Skip to content

G17 — Real-world upstream-library validation corpus

Registry: UC-WORKFLOW-real-world-corpus (partial) Effort: M · Risk: medium (network to a package index; toolchain for the source tier)

Problem

abicheck's correctness is exercised almost entirely by the synthetic examples/case* fixtures (141 minimal C/C++ cases) and unit tests. Those are precise but small and author-controlled. The 2026-06 field evaluation showed that real upstream libraries exercise shapes the fixtures don't: split packaging, multi-.so bundles, versioned-symbol schemes (ICU/OpenSSL/LLVM), DWARF-bearing release builds, and scale (LLVM ~150 MB / ~31k exported funcs). Nothing in-repo continuously validates abicheck against that real surface, so a regression in a real-world verdict would not be caught.

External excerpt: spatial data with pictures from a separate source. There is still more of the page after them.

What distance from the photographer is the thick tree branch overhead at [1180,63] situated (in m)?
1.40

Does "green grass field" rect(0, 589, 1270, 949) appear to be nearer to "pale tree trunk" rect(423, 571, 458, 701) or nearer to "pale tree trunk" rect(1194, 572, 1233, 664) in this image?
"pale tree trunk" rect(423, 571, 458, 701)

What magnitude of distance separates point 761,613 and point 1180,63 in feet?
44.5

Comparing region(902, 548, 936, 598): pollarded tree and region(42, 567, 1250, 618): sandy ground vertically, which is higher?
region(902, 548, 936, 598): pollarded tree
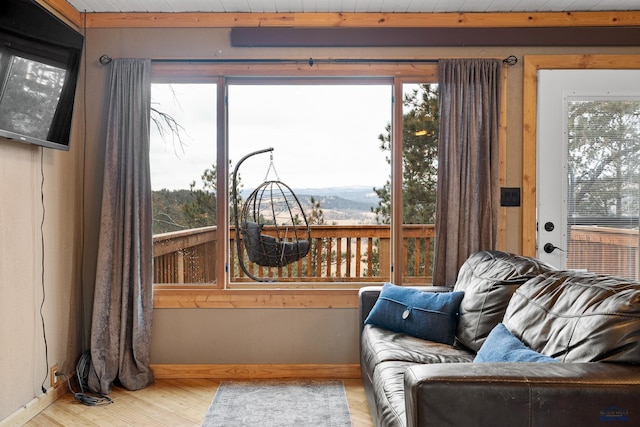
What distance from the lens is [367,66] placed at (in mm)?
3535

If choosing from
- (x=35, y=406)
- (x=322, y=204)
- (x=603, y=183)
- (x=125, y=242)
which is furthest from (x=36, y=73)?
(x=603, y=183)

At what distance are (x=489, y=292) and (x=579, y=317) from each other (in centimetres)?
75

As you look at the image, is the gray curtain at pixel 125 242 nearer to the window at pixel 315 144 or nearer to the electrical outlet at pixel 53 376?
the electrical outlet at pixel 53 376

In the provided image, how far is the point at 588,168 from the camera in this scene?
3.45 m

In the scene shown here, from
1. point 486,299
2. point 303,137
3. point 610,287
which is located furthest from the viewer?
point 303,137

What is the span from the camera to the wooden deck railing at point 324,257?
143 inches

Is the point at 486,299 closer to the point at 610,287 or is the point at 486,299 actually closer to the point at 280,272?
the point at 610,287

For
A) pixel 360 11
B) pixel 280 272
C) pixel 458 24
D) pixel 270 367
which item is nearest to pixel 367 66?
pixel 360 11

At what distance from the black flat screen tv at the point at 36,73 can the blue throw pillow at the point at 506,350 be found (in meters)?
2.44

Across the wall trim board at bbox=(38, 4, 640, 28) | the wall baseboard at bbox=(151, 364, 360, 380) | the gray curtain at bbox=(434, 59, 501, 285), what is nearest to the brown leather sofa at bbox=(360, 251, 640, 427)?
the gray curtain at bbox=(434, 59, 501, 285)

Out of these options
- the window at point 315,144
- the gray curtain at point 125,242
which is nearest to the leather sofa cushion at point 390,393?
the window at point 315,144

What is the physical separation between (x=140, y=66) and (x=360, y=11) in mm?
1540

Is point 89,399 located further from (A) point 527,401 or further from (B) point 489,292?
(A) point 527,401

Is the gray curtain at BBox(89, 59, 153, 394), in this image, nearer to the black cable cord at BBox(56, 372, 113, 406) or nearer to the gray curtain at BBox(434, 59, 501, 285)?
the black cable cord at BBox(56, 372, 113, 406)
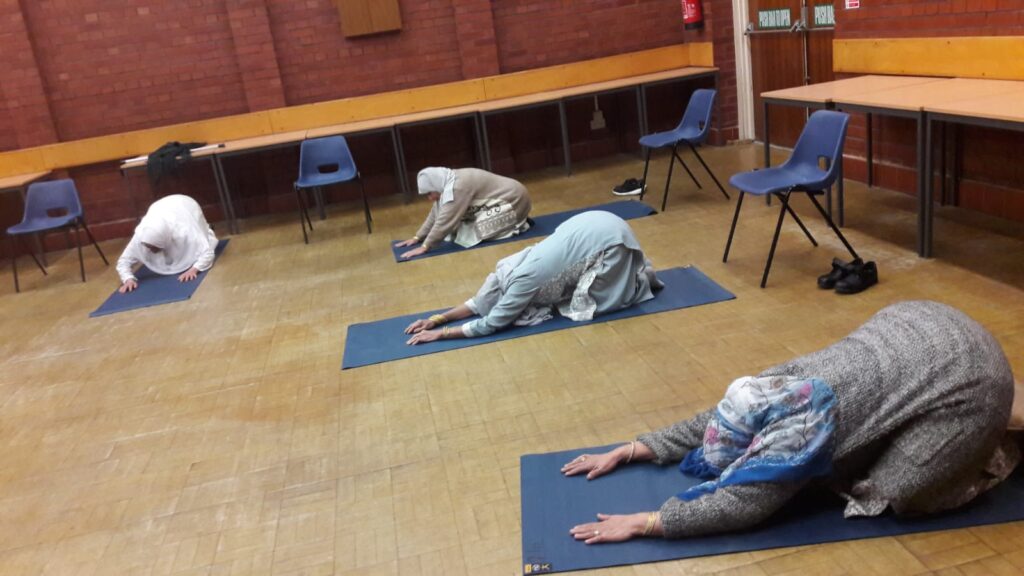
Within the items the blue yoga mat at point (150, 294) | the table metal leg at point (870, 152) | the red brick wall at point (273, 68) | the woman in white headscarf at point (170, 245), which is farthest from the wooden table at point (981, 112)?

The evaluation produced a reproducible corpus under eval/: a curated manifest.yaml (library, version pair, expected verdict, .so stem, optional source repo/tags), a runner.py that fetches from conda-forge and runs abicheck dump/compare, and a generated REPORT.md + schema'd results/latest.json. The binary (L0/L1) tier is validated today — 22/22 verdicts match the manifest's expect. Two pieces remain.

Pointers

  • eval/manifest.yaml — curated corpus (source of truth; source: repo/tags already present for zlib/zstd/snappy).
  • eval/runner.pyrun()/scan_one() (binary tier); --report-only.
  • eval/condafetch.py — conda-forge fetch/extract (handles split packages, .conda).
  • eval/results/latest.json — schema'd results (result_schema 1).
  • Retired source-tier prototype lives in git history at eval/field-eval/scripts/bsdrive.py (clone → configure → dump --sources).
  • CI lane pattern to mirror: .github/workflows/mutation.yml / performance.yml (scheduled / label-triggered).

Approach

  1. Source tier (D1). Add runner.py --tier source: for manifest entries with a source: block, clone at the tag, generate a compile DB (cmake configure or --build-query), run dump --sources --collect-mode source-target, and record L3/L4/L5 coverage + timings into results/. Gate on clang/cmake; skip gracefully when absent.
  2. CI lane (D2). A scheduled / eval-label workflow runs the binary tier, fails on any verdict_matches_expected drift, and uploads results/. Network to the package index is the only external dependency.
  3. Corpus growth. Extend the manifest to new ecosystems (Rust cdylib, Go cgo, Qt, Boost) and platforms (win-64 / osx-64 — condafetch.py already parameterizes subdir).

Acceptance

  • runner.py --tier source emits an L3/L4/L5 table in REPORT.md for ≥3 libs.
  • A scheduled CI lane is green and turns red on an injected verdict drift.
  • Manifest carries ≥1 non-conda-C ecosystem and ≥1 non-Linux platform.

Status

partial — binary tier validated (22/22); source tier + CI lane planned (this gap).